_What is being asked:_
Output the data below exactly, down to the last character.

_Material provided:_

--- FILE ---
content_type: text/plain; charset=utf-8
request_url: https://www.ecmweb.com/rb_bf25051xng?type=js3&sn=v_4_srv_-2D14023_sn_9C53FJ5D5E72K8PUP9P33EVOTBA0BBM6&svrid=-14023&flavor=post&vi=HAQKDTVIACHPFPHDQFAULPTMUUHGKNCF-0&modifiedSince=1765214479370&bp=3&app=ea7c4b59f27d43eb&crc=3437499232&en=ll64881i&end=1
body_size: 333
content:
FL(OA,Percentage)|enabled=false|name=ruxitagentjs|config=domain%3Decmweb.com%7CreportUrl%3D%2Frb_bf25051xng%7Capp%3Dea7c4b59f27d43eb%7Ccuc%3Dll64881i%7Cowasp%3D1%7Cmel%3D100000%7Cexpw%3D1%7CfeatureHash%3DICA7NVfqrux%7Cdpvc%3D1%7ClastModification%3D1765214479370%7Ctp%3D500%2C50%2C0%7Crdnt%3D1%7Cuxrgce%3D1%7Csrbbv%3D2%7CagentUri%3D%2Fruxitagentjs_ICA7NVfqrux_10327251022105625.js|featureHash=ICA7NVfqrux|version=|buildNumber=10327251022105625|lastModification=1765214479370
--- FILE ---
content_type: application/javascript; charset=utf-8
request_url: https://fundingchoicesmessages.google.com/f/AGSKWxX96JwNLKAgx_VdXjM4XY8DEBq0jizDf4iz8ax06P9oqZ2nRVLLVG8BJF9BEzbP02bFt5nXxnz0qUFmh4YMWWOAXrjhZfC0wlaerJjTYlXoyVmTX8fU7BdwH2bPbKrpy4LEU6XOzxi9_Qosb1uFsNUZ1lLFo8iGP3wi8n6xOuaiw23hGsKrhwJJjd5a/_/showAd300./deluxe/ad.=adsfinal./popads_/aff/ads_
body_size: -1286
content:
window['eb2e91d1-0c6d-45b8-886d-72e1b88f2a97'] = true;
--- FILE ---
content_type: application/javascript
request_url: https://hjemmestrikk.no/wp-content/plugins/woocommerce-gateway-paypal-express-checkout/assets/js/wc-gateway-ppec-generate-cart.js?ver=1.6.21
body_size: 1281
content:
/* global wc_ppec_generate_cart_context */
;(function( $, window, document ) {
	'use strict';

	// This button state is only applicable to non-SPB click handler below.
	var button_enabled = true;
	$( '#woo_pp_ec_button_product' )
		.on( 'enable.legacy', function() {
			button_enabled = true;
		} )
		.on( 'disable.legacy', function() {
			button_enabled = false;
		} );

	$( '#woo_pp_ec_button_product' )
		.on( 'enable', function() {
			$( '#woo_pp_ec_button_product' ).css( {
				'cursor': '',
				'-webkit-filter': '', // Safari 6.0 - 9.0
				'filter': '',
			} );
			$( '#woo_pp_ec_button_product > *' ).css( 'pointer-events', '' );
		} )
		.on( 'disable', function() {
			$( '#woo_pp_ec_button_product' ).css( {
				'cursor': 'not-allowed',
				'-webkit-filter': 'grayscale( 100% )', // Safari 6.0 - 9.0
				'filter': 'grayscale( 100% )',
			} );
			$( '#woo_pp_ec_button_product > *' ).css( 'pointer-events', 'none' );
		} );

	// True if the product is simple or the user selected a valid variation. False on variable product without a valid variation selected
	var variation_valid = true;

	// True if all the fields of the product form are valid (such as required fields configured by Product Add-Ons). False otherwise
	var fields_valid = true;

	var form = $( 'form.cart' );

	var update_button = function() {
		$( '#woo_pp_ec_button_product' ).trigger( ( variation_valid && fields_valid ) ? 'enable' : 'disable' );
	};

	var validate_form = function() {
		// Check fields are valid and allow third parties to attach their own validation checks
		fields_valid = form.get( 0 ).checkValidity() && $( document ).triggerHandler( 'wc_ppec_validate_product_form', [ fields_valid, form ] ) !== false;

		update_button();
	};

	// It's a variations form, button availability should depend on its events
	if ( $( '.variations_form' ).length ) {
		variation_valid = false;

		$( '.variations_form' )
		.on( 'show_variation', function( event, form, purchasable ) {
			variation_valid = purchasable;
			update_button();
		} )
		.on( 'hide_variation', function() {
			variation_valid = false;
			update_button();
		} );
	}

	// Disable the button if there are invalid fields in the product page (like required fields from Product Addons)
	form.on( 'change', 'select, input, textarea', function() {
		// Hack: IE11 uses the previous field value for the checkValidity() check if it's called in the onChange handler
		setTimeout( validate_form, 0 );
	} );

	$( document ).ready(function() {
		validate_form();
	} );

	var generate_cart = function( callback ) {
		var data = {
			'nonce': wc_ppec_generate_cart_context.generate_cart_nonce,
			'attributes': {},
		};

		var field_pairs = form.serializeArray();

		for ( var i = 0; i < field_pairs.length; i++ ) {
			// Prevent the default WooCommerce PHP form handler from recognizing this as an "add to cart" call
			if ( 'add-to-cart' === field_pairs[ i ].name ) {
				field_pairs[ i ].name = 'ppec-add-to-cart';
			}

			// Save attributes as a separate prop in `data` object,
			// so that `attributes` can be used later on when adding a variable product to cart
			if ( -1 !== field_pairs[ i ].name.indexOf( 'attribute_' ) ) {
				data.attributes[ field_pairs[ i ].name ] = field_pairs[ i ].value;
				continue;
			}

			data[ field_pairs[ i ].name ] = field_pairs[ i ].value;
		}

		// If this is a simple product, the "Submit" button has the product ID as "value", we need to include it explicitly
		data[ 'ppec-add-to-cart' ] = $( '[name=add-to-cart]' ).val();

_Answer below:_
--- FILE ---
content_type: text/plain; charset=utf-8
request_url: https://www.ecmweb.com/rb_bf25051xng?type=js3&sn=v_4_srv_-2D14023_sn_9C53FJ5D5E72K8PUP9P33EVOTBA0BBM6&svrid=-14023&flavor=post&vi=HAQKDTVIACHPFPHDQFAULPTMUUHGKNCF-0&modifiedSince=1765214479370&bp=3&app=ea7c4b59f27d43eb&crc=3437499232&en=ll64881i&end=1
body_size: 333
content:
FL(OA,Percentage)|enabled=false|name=ruxitagentjs|config=domain%3Decmweb.com%7CreportUrl%3D%2Frb_bf25051xng%7Capp%3Dea7c4b59f27d43eb%7Ccuc%3Dll64881i%7Cowasp%3D1%7Cmel%3D100000%7Cexpw%3D1%7CfeatureHash%3DICA7NVfqrux%7Cdpvc%3D1%7ClastModification%3D1765214479370%7Ctp%3D500%2C50%2C0%7Crdnt%3D1%7Cuxrgce%3D1%7Csrbbv%3D2%7CagentUri%3D%2Fruxitagentjs_ICA7NVfqrux_10327251022105625.js|featureHash=ICA7NVfqrux|version=|buildNumber=10327251022105625|lastModification=1765214479370
--- FILE ---
content_type: application/javascript; charset=utf-8
request_url: https://fundingchoicesmessages.google.com/f/AGSKWxX96JwNLKAgx_VdXjM4XY8DEBq0jizDf4iz8ax06P9oqZ2nRVLLVG8BJF9BEzbP02bFt5nXxnz0qUFmh4YMWWOAXrjhZfC0wlaerJjTYlXoyVmTX8fU7BdwH2bPbKrpy4LEU6XOzxi9_Qosb1uFsNUZ1lLFo8iGP3wi8n6xOuaiw23hGsKrhwJJjd5a/_/showAd300./deluxe/ad.=adsfinal./popads_/aff/ads_
body_size: -1286
content:
window['eb2e91d1-0c6d-45b8-886d-72e1b88f2a97'] = true;
--- FILE ---
content_type: application/javascript
request_url: https://hjemmestrikk.no/wp-content/plugins/woocommerce-gateway-paypal-express-checkout/assets/js/wc-gateway-ppec-generate-cart.js?ver=1.6.21
body_size: 1281
content:
/* global wc_ppec_generate_cart_context */
;(function( $, window, document ) {
	'use strict';

	// This button state is only applicable to non-SPB click handler below.
	var button_enabled = true;
	$( '#woo_pp_ec_button_product' )
		.on( 'enable.legacy', function() {
			button_enabled = true;
		} )
		.on( 'disable.legacy', function() {
			button_enabled = false;
		} );

	$( '#woo_pp_ec_button_product' )
		.on( 'enable', function() {
			$( '#woo_pp_ec_button_product' ).css( {
				'cursor': '',
				'-webkit-filter': '', // Safari 6.0 - 9.0
				'filter': '',
			} );
			$( '#woo_pp_ec_button_product > *' ).css( 'pointer-events', '' );
		} )
		.on( 'disable', function() {
			$( '#woo_pp_ec_button_product' ).css( {
				'cursor': 'not-allowed',
				'-webkit-filter': 'grayscale( 100% )', // Safari 6.0 - 9.0
				'filter': 'grayscale( 100% )',
			} );
			$( '#woo_pp_ec_button_product > *' ).css( 'pointer-events', 'none' );
		} );

	// True if the product is simple or the user selected a valid variation. False on variable product without a valid variation selected
	var variation_valid = true;

	// True if all the fields of the product form are valid (such as required fields configured by Product Add-Ons). False otherwise
	var fields_valid = true;

	var form = $( 'form.cart' );

	var update_button = function() {
		$( '#woo_pp_ec_button_product' ).trigger( ( variation_valid && fields_valid ) ? 'enable' : 'disable' );
	};

	var validate_form = function() {
		// Check fields are valid and allow third parties to attach their own validation checks
		fields_valid = form.get( 0 ).checkValidity() && $( document ).triggerHandler( 'wc_ppec_validate_product_form', [ fields_valid, form ] ) !== false;

		update_button();
	};

	// It's a variations form, button availability should depend on its events
	if ( $( '.variations_form' ).length ) {
		variation_valid = false;

		$( '.variations_form' )
		.on( 'show_variation', function( event, form, purchasable ) {
			variation_valid = purchasable;
			update_button();
		} )
		.on( 'hide_variation', function() {
			variation_valid = false;
			update_button();
		} );
	}

	// Disable the button if there are invalid fields in the product page (like required fields from Product Addons)
	form.on( 'change', 'select, input, textarea', function() {
		// Hack: IE11 uses the previous field value for the checkValidity() check if it's called in the onChange handler
		setTimeout( validate_form, 0 );
	} );

	$( document ).ready(function() {
		validate_form();
	} );

	var generate_cart = function( callback ) {
		var data = {
			'nonce': wc_ppec_generate_cart_context.generate_cart_nonce,
			'attributes': {},
		};

		var field_pairs = form.serializeArray();

		for ( var i = 0; i < field_pairs.length; i++ ) {
			// Prevent the default WooCommerce PHP form handler from recognizing this as an "add to cart" call
			if ( 'add-to-cart' === field_pairs[ i ].name ) {
				field_pairs[ i ].name = 'ppec-add-to-cart';
			}

			// Save attributes as a separate prop in `data` object,
			// so that `attributes` can be used later on when adding a variable product to cart
			if ( -1 !== field_pairs[ i ].name.indexOf( 'attribute_' ) ) {
				data.attributes[ field_pairs[ i ].name ] = field_pairs[ i ].value;
				continue;
			}

			data[ field_pairs[ i ].name ] = field_pairs[ i ].value;
		}

		// If this is a simple product, the "Submit" button has the product ID as "value", we need to include it explicitly
		data[ 'ppec-add-to-cart' ] = $( '[name=add-to-cart]' ).val();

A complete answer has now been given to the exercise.